** PROBLEM REQUIREMENTS **
From the records below, transcribe only the lines running from the one with "- HABLAR DE LA COVID-19" through the one with "- AUMENTAR EL TITULO". Keep both of those end lines.

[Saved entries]
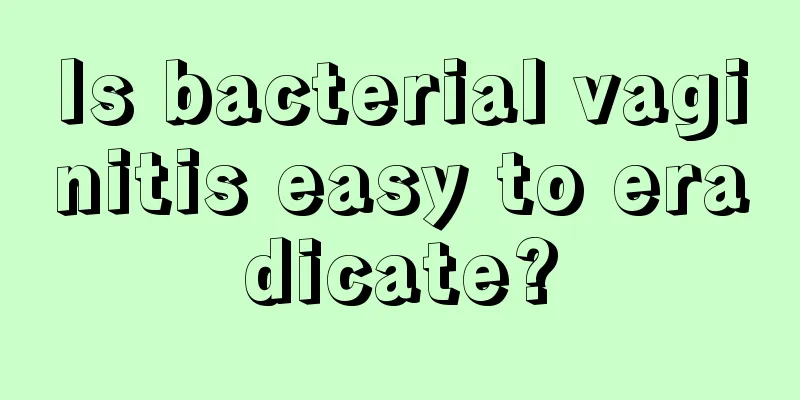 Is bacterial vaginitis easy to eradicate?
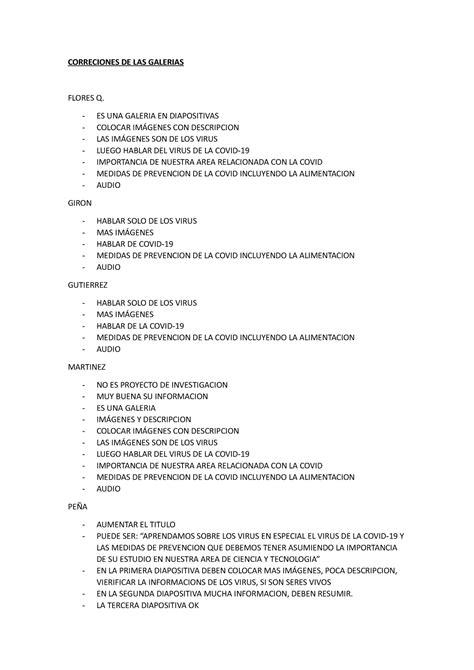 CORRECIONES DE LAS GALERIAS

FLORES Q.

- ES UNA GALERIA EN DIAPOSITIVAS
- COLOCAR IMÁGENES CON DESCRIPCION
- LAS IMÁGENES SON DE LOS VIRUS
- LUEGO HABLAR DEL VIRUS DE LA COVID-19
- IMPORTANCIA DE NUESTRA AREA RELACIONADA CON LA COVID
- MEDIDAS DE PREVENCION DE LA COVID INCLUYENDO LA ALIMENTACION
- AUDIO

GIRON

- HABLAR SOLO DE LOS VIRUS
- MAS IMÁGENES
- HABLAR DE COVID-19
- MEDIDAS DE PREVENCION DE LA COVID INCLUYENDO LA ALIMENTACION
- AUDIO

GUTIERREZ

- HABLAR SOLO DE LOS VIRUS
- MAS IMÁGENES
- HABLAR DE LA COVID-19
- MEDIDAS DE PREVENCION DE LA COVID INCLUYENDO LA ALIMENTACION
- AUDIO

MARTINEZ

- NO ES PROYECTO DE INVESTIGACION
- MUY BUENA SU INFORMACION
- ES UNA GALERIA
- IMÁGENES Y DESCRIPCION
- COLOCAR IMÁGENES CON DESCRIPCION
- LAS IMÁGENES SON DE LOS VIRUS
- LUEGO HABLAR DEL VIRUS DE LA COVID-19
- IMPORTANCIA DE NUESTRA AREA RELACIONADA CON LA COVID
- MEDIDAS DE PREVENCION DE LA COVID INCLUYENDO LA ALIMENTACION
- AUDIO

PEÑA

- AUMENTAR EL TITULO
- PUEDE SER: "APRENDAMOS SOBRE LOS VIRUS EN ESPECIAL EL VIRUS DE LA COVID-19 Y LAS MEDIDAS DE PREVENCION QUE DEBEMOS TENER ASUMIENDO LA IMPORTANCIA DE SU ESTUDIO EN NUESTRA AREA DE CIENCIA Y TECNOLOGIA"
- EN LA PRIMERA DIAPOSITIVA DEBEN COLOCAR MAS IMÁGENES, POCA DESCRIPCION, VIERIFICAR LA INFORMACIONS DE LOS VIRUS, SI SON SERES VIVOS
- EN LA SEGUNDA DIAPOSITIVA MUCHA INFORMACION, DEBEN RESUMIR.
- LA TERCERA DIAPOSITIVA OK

==

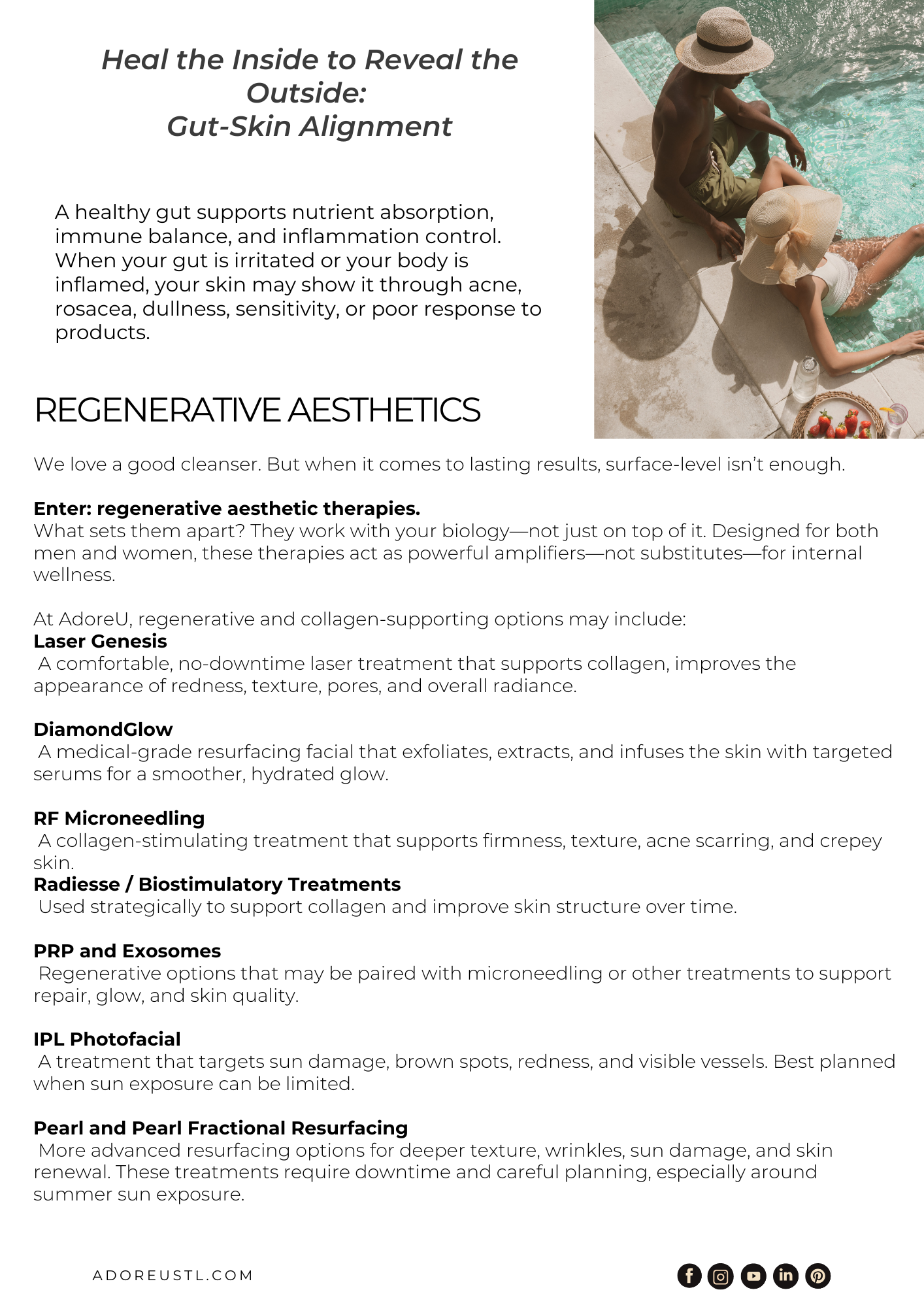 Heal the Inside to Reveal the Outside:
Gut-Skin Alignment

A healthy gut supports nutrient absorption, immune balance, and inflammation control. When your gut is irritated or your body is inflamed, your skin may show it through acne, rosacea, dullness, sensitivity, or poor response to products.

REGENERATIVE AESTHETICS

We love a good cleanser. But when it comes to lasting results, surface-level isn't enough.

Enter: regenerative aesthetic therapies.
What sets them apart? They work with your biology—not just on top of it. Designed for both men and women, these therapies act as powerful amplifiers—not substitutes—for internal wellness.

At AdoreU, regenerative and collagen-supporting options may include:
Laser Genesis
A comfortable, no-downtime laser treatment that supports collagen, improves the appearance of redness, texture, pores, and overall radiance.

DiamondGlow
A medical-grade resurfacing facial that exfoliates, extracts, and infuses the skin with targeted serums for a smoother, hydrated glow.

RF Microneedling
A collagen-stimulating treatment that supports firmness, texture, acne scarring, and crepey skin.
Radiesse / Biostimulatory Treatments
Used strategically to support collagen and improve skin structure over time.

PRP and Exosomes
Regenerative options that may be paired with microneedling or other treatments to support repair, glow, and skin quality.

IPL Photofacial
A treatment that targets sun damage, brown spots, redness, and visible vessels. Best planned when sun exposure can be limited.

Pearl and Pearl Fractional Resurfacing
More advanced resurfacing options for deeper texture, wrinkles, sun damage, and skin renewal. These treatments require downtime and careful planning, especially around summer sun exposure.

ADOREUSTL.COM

** TASK RESPONSE **
- HABLAR DE LA COVID-19
- MEDIDAS DE PREVENCION DE LA COVID INCLUYENDO LA ALIMENTACION
- AUDIO

MARTINEZ

- NO ES PROYECTO DE INVESTIGACION
- MUY BUENA SU INFORMACION
- ES UNA GALERIA
- IMÁGENES Y DESCRIPCION
- COLOCAR IMÁGENES CON DESCRIPCION
- LAS IMÁGENES SON DE LOS VIRUS
- LUEGO HABLAR DEL VIRUS DE LA COVID-19
- IMPORTANCIA DE NUESTRA AREA RELACIONADA CON LA COVID
- MEDIDAS DE PREVENCION DE LA COVID INCLUYENDO LA ALIMENTACION
- AUDIO

PEÑA

- AUMENTAR EL TITULO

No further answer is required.